Let \(A\) be a nonempty set ordered by \(\preccurlyeq\), such that every nonempty chain in \(A\) has an upper bound, and let \(g:P(A)\setminus\{\emptyset\}\rightarrow A\) be a choice function. For every chain \(C\subseteq A\), define \[ \operatorname{Upp}(C):=\{a\in A\setminus C:\text{for all }c\in C,\ c\prec a\}. \] Write \(a_{0}:=g(A)\), let \(b\notin A\), and for every ordinal \(\alpha\in\mathcal{O}\), write \[ a_{\alpha}:=\begin{cases} b & b\in\{a_{\beta}\}_{\beta<\alpha}\\ b & \operatorname{Upp}(\{a_{\beta}\}_{\beta<\alpha})=\emptyset\\ g(\operatorname{Upp}(\{a_{\beta}\}_{\beta<\alpha})) & \text{otherwise}. \end{cases} \] By transfinite induction, as long as \(a_{\alpha}\neq b\), the set \(\{a_{\beta}\}_{\beta<\alpha}\) is a chain: the next element, when it exists, is chosen from \(\operatorname{Upp}(\{a_{\beta}\}_{\beta<\alpha})\), so it is strictly above all previous elements and is not already in the chain. Therefore the recursive definition is legitimate.
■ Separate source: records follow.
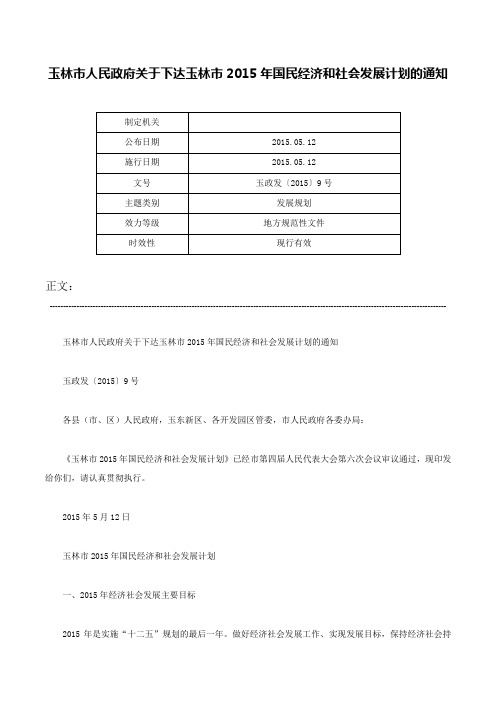 玉林市人民政府关于下达玉林市2015年国民经济和社会发展计划的通知-玉政发〔2015〕9号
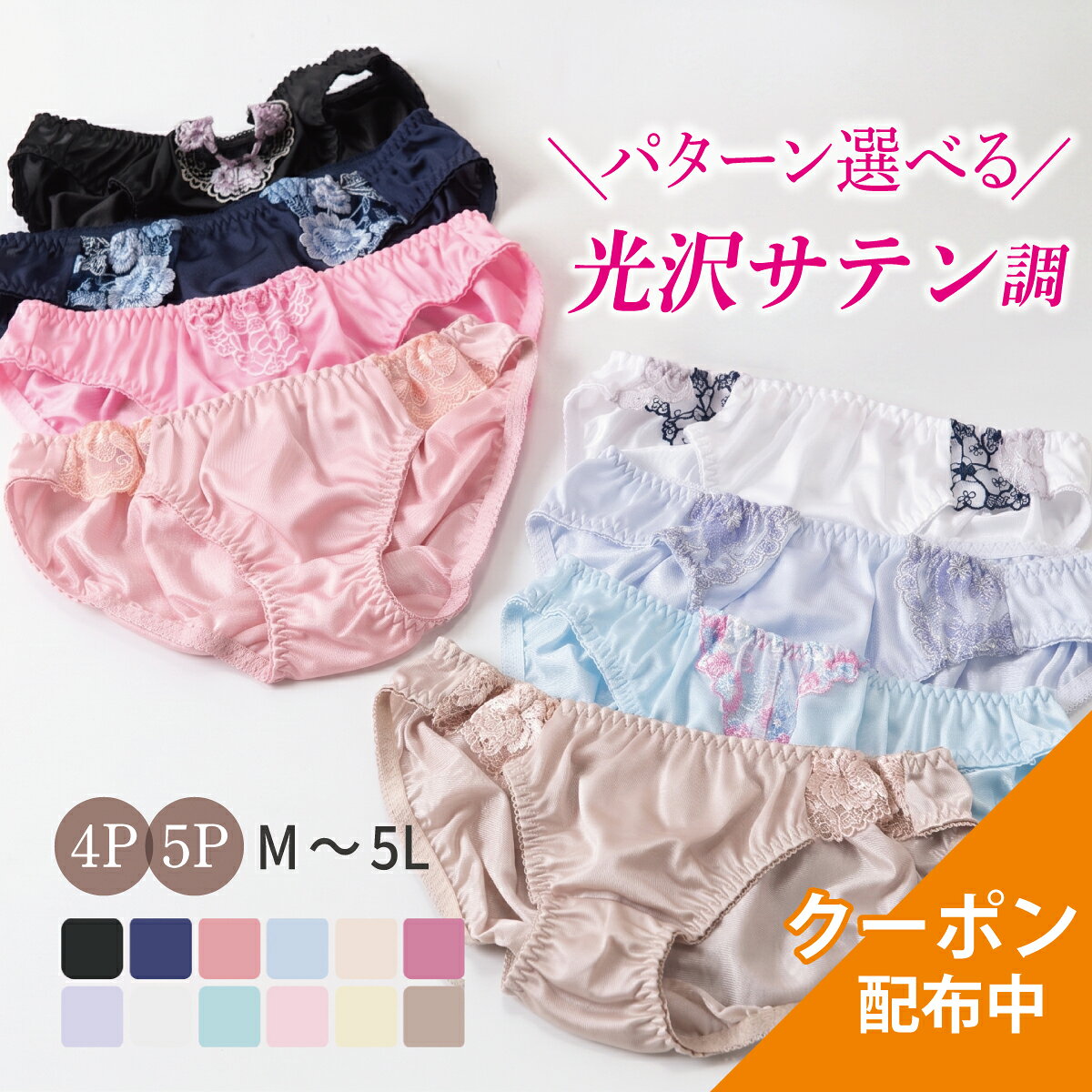 ＼ヴィセの日クーポン配布中／下着 ショーツ サテン風 5枚 選べる 福袋 M L LL レース 浅履き まとめ買い レディース セット スタンダード ナイロン トリコット パンティー パンティ 可愛い かわいい ツルツル サラサラ ムレない 涼しい 光沢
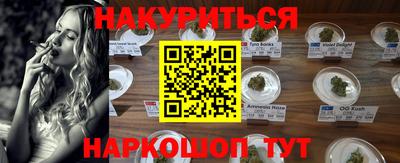 мефедрон Кулебаки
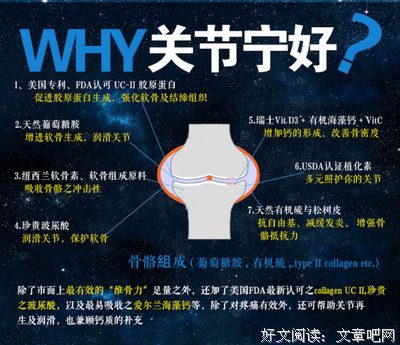 人生有度，过则为灾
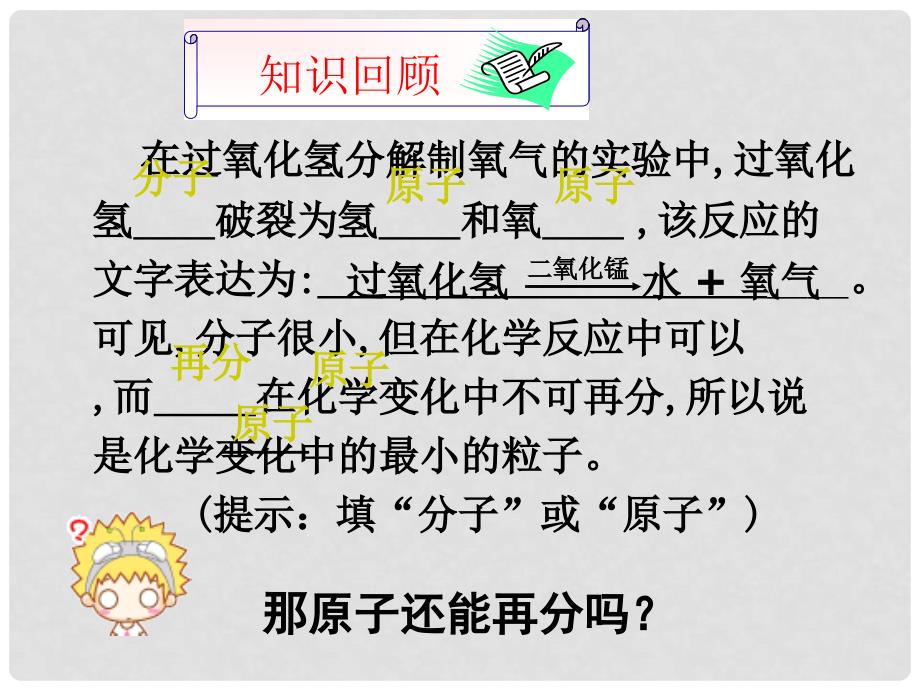 江西省广丰县实验中学九年级化学上册 第三单元 课题2 原子的结构课件 （新版）新人教版_第3页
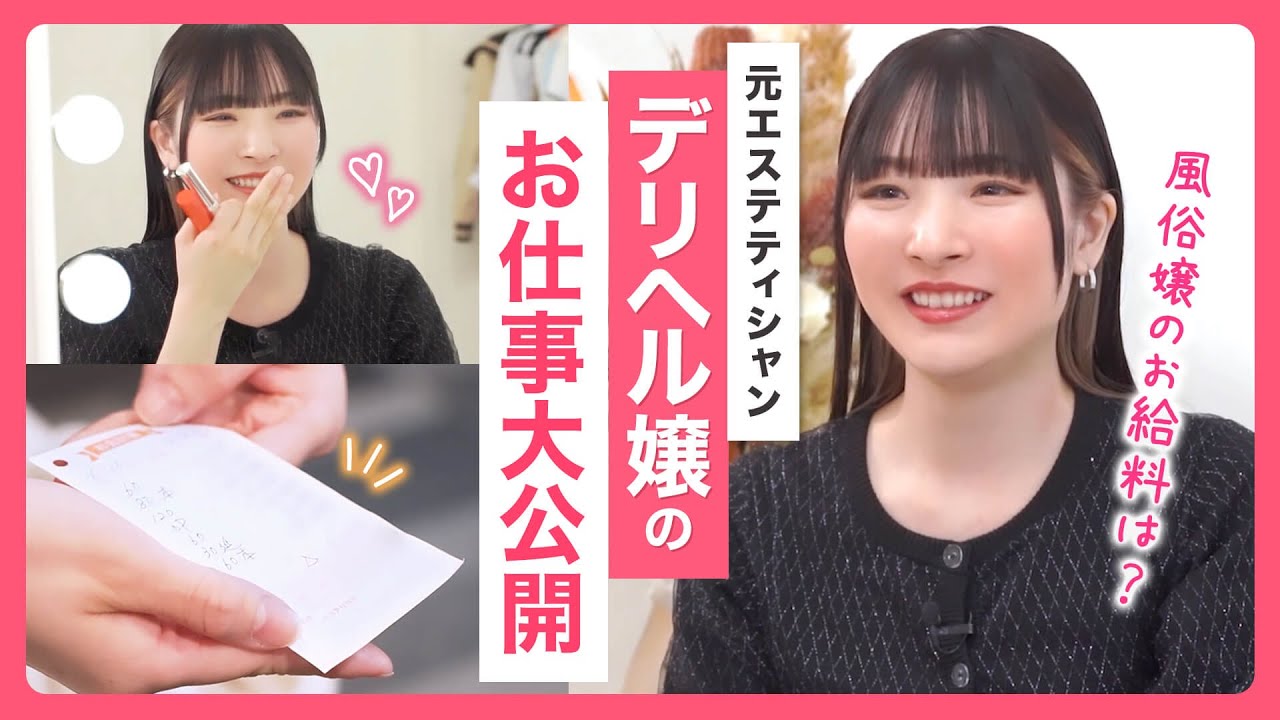 【風俗嬢】風俗歴10ヶ月！元エステ店長の未経験デリヘル嬢のお給料は？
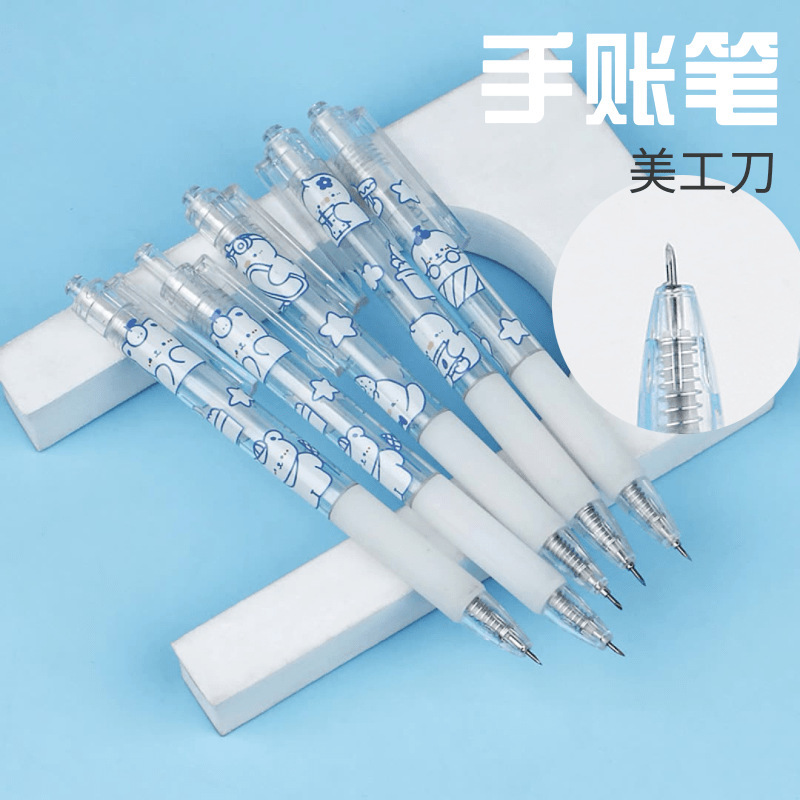 手帐刻刀笔 透明可爱熊笔刀 壁纸刀 裁纸刀 高颜值笔型美工刀批发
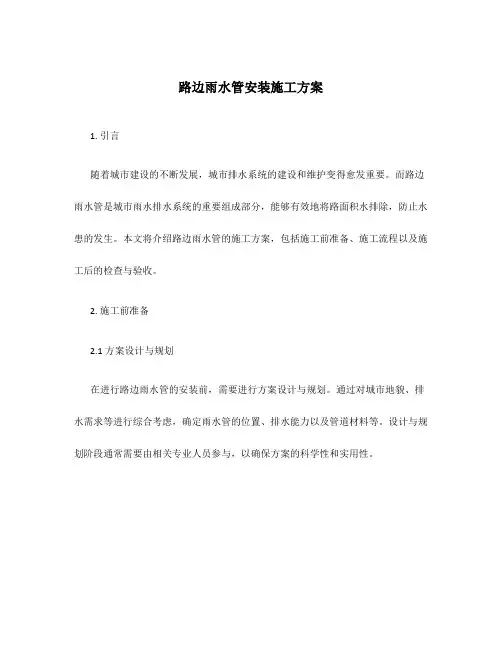 路边雨水管安装施工方案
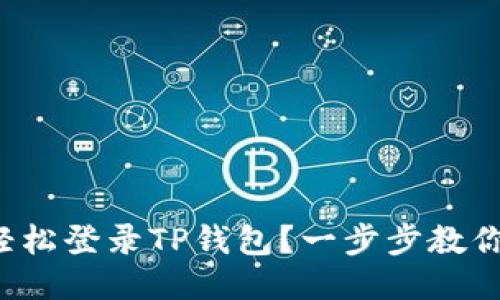 如何轻松登录TP钱包？一步步教你搞定！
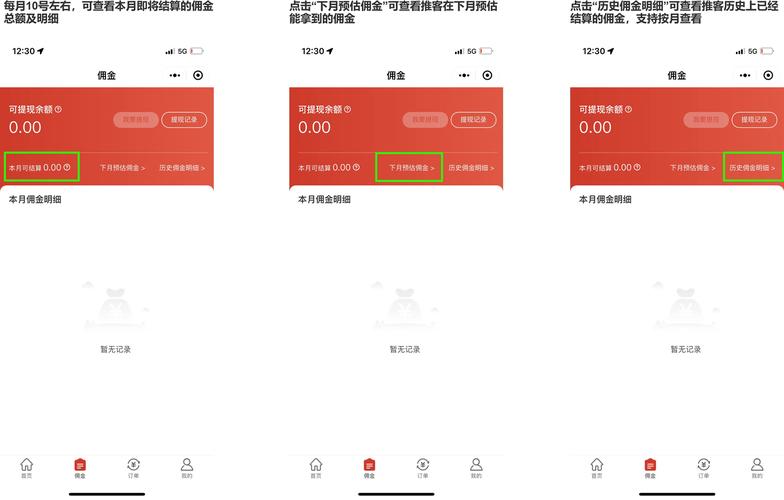 推客赚佣金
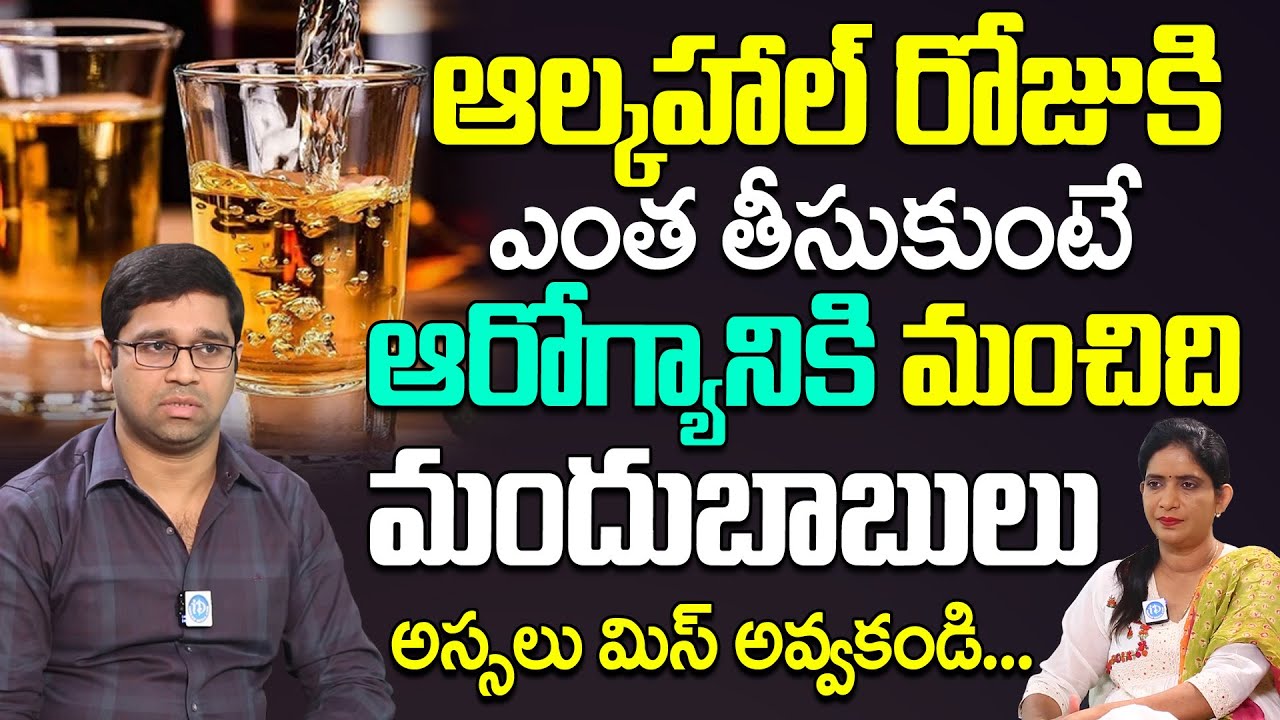 ఆల్కహాల్ రోజుకి ఎంత తీసుకోవాలి | Alcohol Safe Limits | Alcohol | Dr Kiran Kumar Jogu | iDream Health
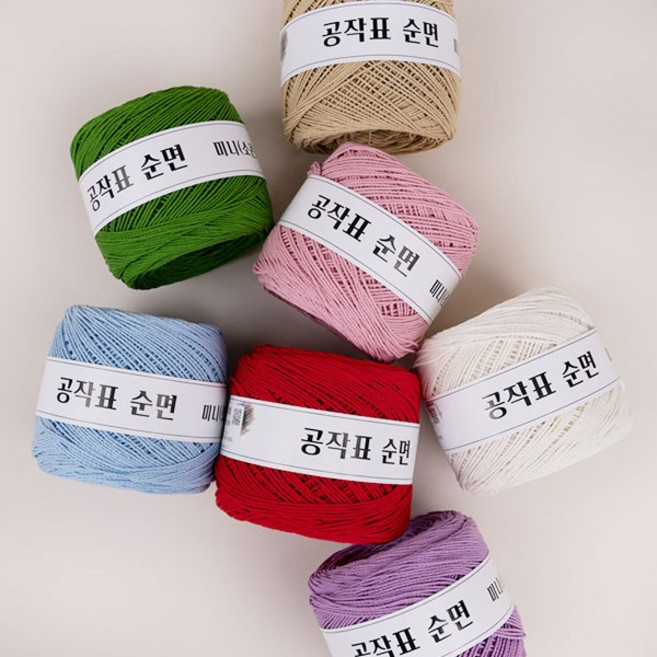 니트러브 공작표 순면 색사 18합 미니(소콘) 200, 234 베이비옐로우, 1개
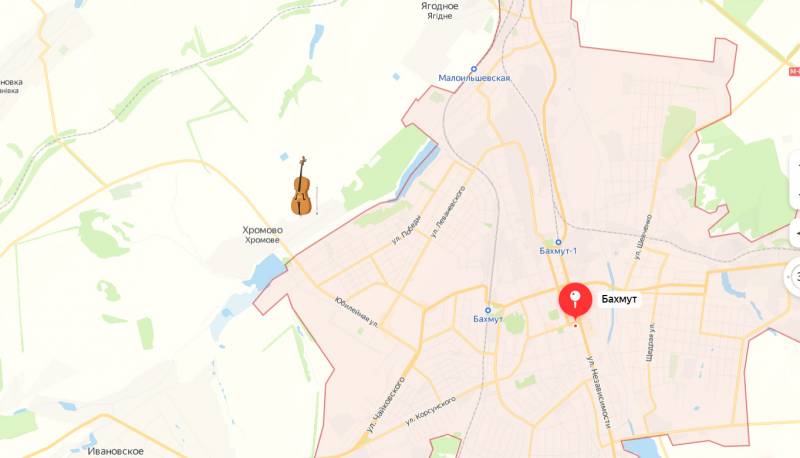 There was information about the release of PMCs «Wagner» to the village of Khromovo, located on the last road controlled by the Armed Forces of Ukraine from Artyomovsk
There exists a minimal ordinal \(\kappa\in\mathcal{O}\) such that \(a_{\kappa}=b\). Thus \(\operatorname{Upp}(\{a_{\beta}\}_{\beta<\kappa})=\emptyset\). The set \(C:=\{a_{\beta}\}_{\beta<\kappa}\) is a nonempty chain, so it has an upper bound \(m\in A\). If \(m\notin C\), then every \(c\in C\) satisfies \(c\prec m\), so \(m\in\operatorname{Upp}(C)\), a contradiction. Hence \(m\in C\), and since \(m\) is an upper bound for \(C\), it is a maximal element of \(C\). If we assume for contradiction that there exists \(a\in A\) such that \(m\prec a\), then \(a\in\operatorname{Upp}(C)\), again a contradiction. Therefore \(m\) is a maximal element of \(A\).

Definition:

Let \(\mathcal{M}\) be a model of set theory. If it satisfies that every set in it has a choice function, then it is called a model of set theory with choice.

Convention:

From now on, we assume the axiom of choice, and we will not mention this assumption explicitly every time it is used.